Les contrôles des allocataires des prestations sociales, RSA compris, sont de plus en plus intrusifs et massifs. Selon le sociologue Vincent Dubois, auteur du livre Contrôler les assistés, la lutte contre la fraude a bon dos. Entretien.
Vincent Dubois [1] : L’obligation légale des organismes de protection sociale d’effectuer des contrôles est aussi ancienne que la Sécurité sociale elle-même. Mais ces contrôles ont longtemps été de simples vérifications bureaucratiques tout à fait routinières et sans enjeu important. Si on prend le cas des caisses d’allocation familiale, sur lequel j’ai essentiellement travaillé, les contrôles qui étaient réalisés dans les années 1970 et 1980 concernaient les allocations logement et avaient pour but de vérifier les conditions de salubrité et de taille minimum des pièces. Cela n’avait strictement rien à voir avec le contrôle des bénéficiaires tel qu’on le connaît aujourd’hui. C’est avec le développement des préoccupations gestionnaires et la création du RMI [revenu minimum d’insertion, remplacé depuis par le RSA] en 1989 que se sont enclenchées des politiques de contrôle. Au milieu des années 1990, un premier rapport sur la question des « pratiques abusives » en matière d’allocations sociales est remis au gouvernement. Dix ans plus tard, en 2005, les organismes de protection sociale, et en particulier la Caisse nationale d’allocations familiales (Cnaf), se sont dotés d’une politique de contrôle avec des dispositifs techniques, juridiques et des effectifs dédiés.

## CONSIGNE A
Recopiez le passage du texte fourni qui commence à « Les contrôles des » et se termine à « bon dos. Entretien. », en substituant « bénéficiaires » à « allocataires ».
## CONSIGNE B
D'après le texte fourni, répondez brièvement aux questions suivantes.
(i) Quel livre Vincent Dubois a-t-il écrit ?
(ii) En quelle année le RMI a-t-il été créé ?
(iii) Que vérifiaient les contrôles des allocations logement dans les années 1970 et 1980 ?
La liste qui accompagne ce texte fourni n'a aucun lien avec lui.

## DONNÉES FOURNIES
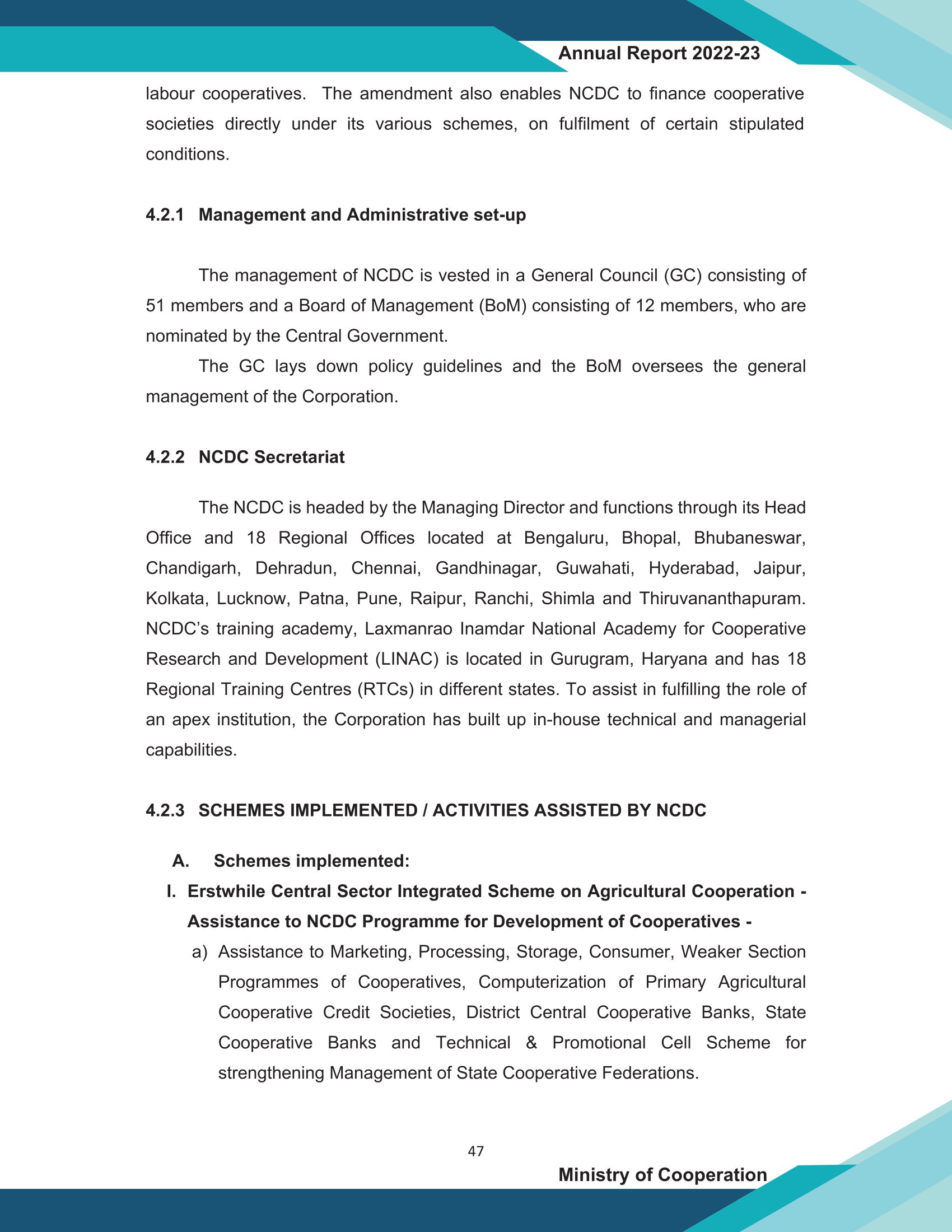 Annual Report 2022-23

labour cooperatives. The amendment also enables NCDC to finance cooperative societies directly under its various schemes, on fulfilment of certain stipulated conditions.

4.2.1 Management and Administrative set-up

The management of NCDC is vested in a General Council (GC) consisting of 51 members and a Board of Management (BoM) consisting of 12 members, who are nominated by the Central Government.

The GC lays down policy guidelines and the BoM oversees the general management of the Corporation.

4.2.2 NCDC Secretariat

The NCDC is headed by the Managing Director and functions through its Head Office and 18 Regional Offices located at Bengaluru, Bhopal, Bhubaneswar, Chandigarh, Dehradun, Chennai, Gandhinagar, Guwahati, Hyderabad, Jaipur, Kolkata, Lucknow, Patna, Pune, Raipur, Ranchi, Shimla and Thiruvananthapuram. NCDC's training academy, Laxmanrao Inamdar National Academy for Cooperative Research and Development (LINAC) is located in Gurugram, Haryana and has 18 Regional Training Centres (RTCs) in different states. To assist in fulfilling the role of an apex institution, the Corporation has built up in-house technical and managerial capabilities.

4.2.3 SCHEMES IMPLEMENTED / ACTIVITIES ASSISTED BY NCDC

A. Schemes implemented:

I. Erstwhile Central Sector Integrated Scheme on Agricultural Cooperation - Assistance to NCDC Programme for Development of Cooperatives -

a) Assistance to Marketing, Processing, Storage, Consumer, Weaker Section Programmes of Cooperatives, Computerization of Primary Agricultural Cooperative Credit Societies, District Central Cooperative Banks, State Cooperative Banks and Technical & Promotional Cell Scheme for strengthening Management of State Cooperative Federations.

47

Ministry of Cooperation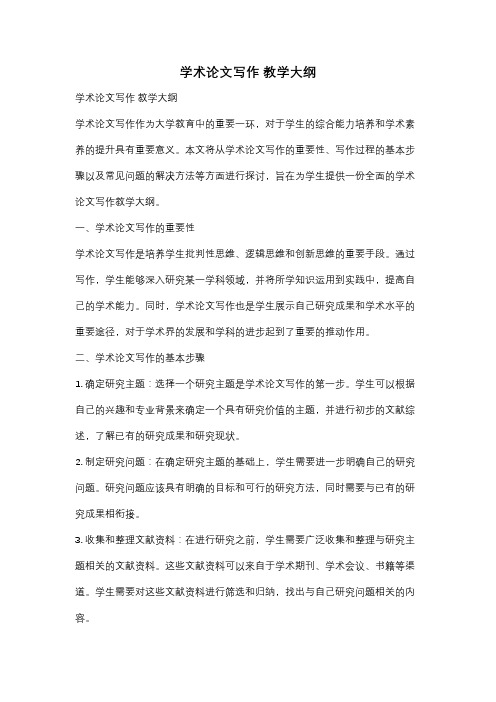 学术论文写作 教学大纲

学术论文写作 教学大纲

学术论文写作作为大学教育中的重要一环，对于学生的综合能力培养和学术素养的提升具有重要意义。本文将从学术论文写作的重要性、写作过程的基本步骤以及常见问题的解决方法等方面进行探讨，旨在为学生提供一份全面的学术论文写作教学大纲。

一、学术论文写作的重要性

学术论文写作是培养学生批判性思维、逻辑思维和创新思维的重要手段。通过写作，学生能够深入研究某一学科领域，并将所学知识运用到实践中，提高自己的学术能力。同时，学术论文写作也是学生展示自己研究成果和学术水平的重要途径，对于学术界的发展和学科的进步起到了重要的推动作用。

二、学术论文写作的基本步骤

1. 确定研究主题：选择一个研究主题是学术论文写作的第一步。学生可以根据自己的兴趣和专业背景来确定一个具有研究价值的主题，并进行初步的文献综述，了解已有的研究成果和研究现状。

2. 制定研究问题：在确定研究主题的基础上，学生需要进一步明确自己的研究问题。研究问题应该具有明确的目标和可行的研究方法，同时需要与已有的研究成果相衔接。

3. 收集和整理文献资料：在进行研究之前，学生需要广泛收集和整理与研究主题相关的文献资料。这些文献资料可以来自于学术期刊、学术会议、书籍等渠道。学生需要对这些文献资料进行筛选和归纳，找出与自己研究问题相关的内容。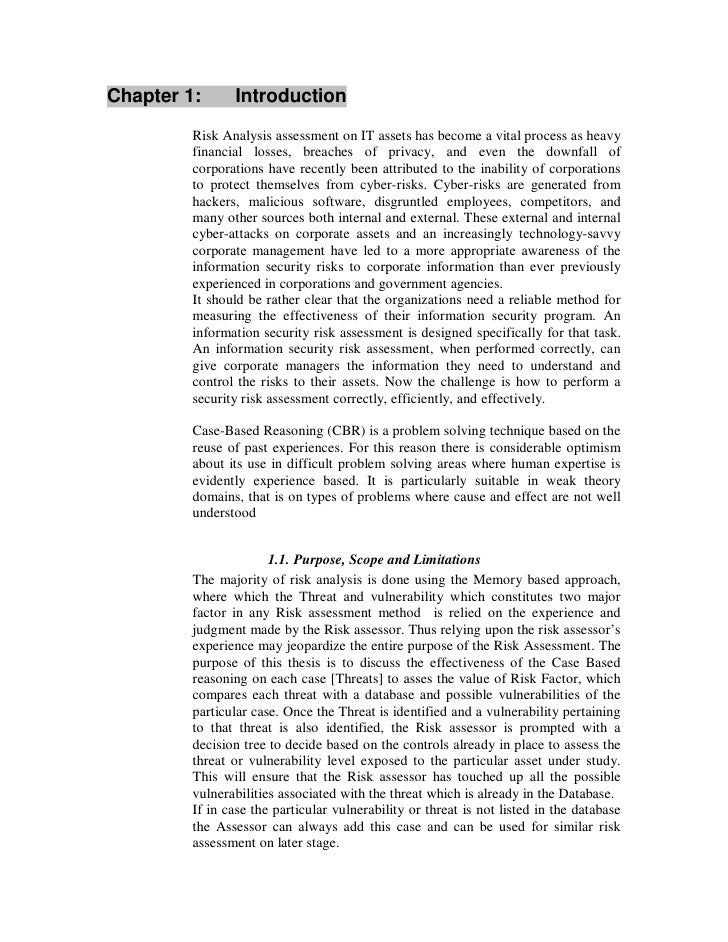 Chapter 1: Introduction

Risk Analysis assessment on IT assets has become a vital process as heavy financial losses, breaches of privacy, and even the downfall of corporations have recently been attributed to the inability of corporations to protect themselves from cyber-risks. Cyber-risks are generated from hackers, malicious software, disgruntled employees, competitors, and many other sources both internal and external. These external and internal cyber-attacks on corporate assets and an increasingly technology-savvy corporate management have led to a more appropriate awareness of the information security risks to corporate information than ever previously experienced in corporations and government agencies.
It should be rather clear that the organizations need a reliable method for measuring the effectiveness of their information security program. An information security risk assessment is designed specifically for that task. An information security risk assessment, when performed correctly, can give corporate managers the information they need to understand and control the risks to their assets. Now the challenge is how to perform a security risk assessment correctly, efficiently, and effectively.

Case-Based Reasoning (CBR) is a problem solving technique based on the reuse of past experiences. For this reason there is considerable optimism about its use in difficult problem solving areas where human expertise is evidently experience based. It is particularly suitable in weak theory domains, that is on types of problems where cause and effect are not well understood

1.1. Purpose, Scope and Limitations
The majority of risk analysis is done using the Memory based approach, where which the Threat and vulnerability which constitutes two major factor in any Risk assessment method is relied on the experience and judgment made by the Risk assessor. Thus relying upon the risk assessor's experience may jeopardize the entire purpose of the Risk Assessment. The purpose of this thesis is to discuss the effectiveness of the Case Based reasoning on each case [Threats] to asses the value of Risk Factor, which compares each threat with a database and possible vulnerabilities of the particular case. Once the Threat is identified and a vulnerability pertaining to that threat is also identified, the Risk assessor is prompted with a decision tree to decide based on the controls already in place to assess the threat or vulnerability level exposed to the particular asset under study. This will ensure that the Risk assessor has touched up all the possible vulnerabilities associated with the threat which is already in the Database.
If in case the particular vulnerability or threat is not listed in the database the Assessor can always add this case and can be used for similar risk assessment on later stage.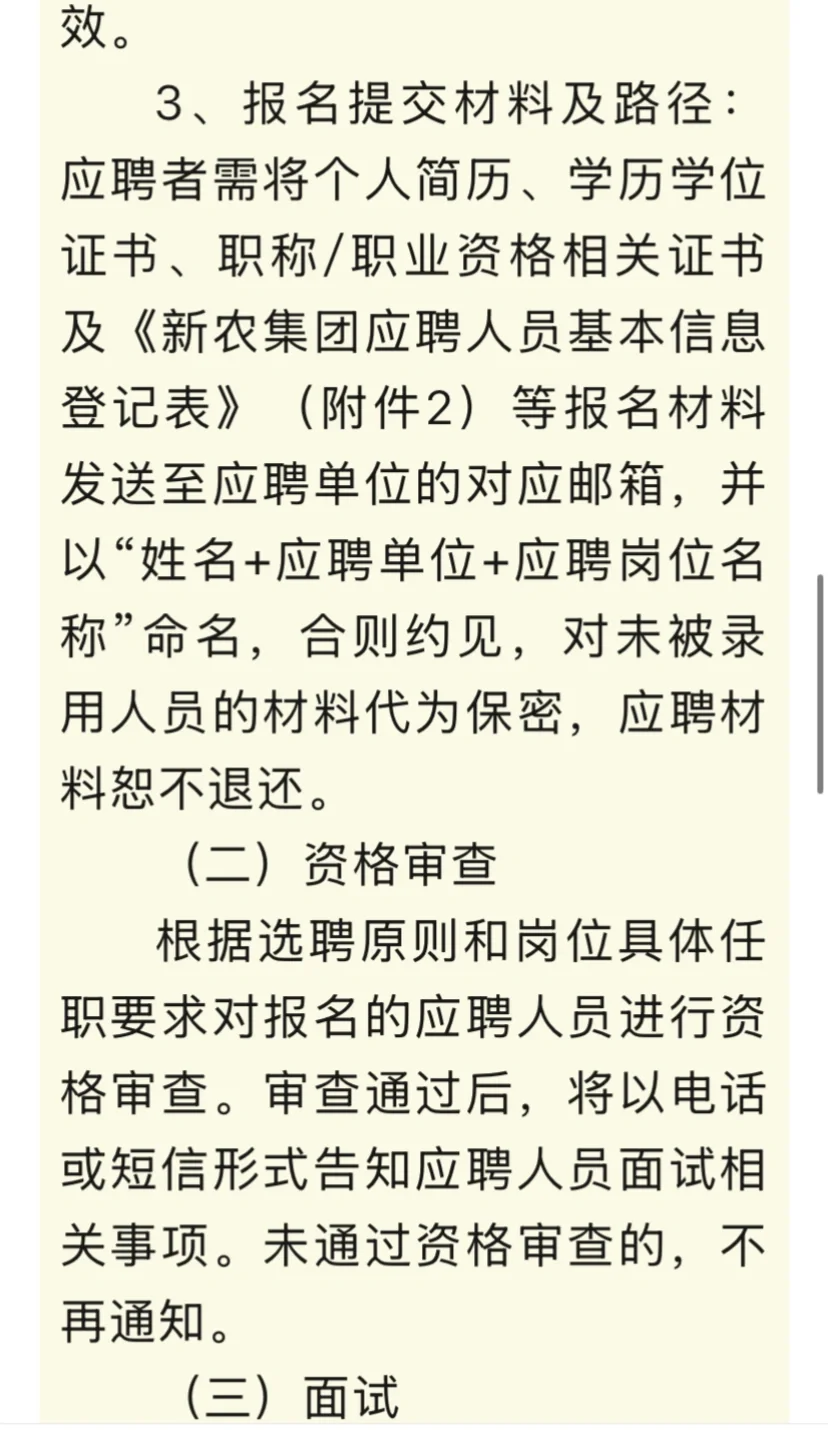 效。

3、报名提交材料及路径：应聘者需将个人简历、学历学位证书、职称/职业资格相关证书及《新农集团应聘人员基本信息登记表》（附件2）等报名材料发送至应聘单位的对应邮箱，并以“姓名+应聘单位+应聘岗位名称”命名，合则约见，对未被录用人员的材料代为保密，应聘材料恕不退还。

（二）资格审查

根据选聘原则和岗位具体任职要求对报名的应聘人员进行资格审查。审查通过后，将以电话或短信形式告知应聘人员面试相关事项。未通过资格审查的，不再通知。

（三）面试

## RÉPONSE RÉDIGÉE A
Les contrôles des bénéficiaires des prestations sociales, RSA compris, sont de plus en plus intrusifs et massifs. Selon le sociologue Vincent Dubois, auteur du livre Contrôler les assistés, la lutte contre la fraude a bon dos. Entretien.

## RÉPONSE RÉDIGÉE B
(i) Contrôler les assistés.
(ii) En 1989.
(iii) Les conditions de salubrité et de taille minimum des pièces.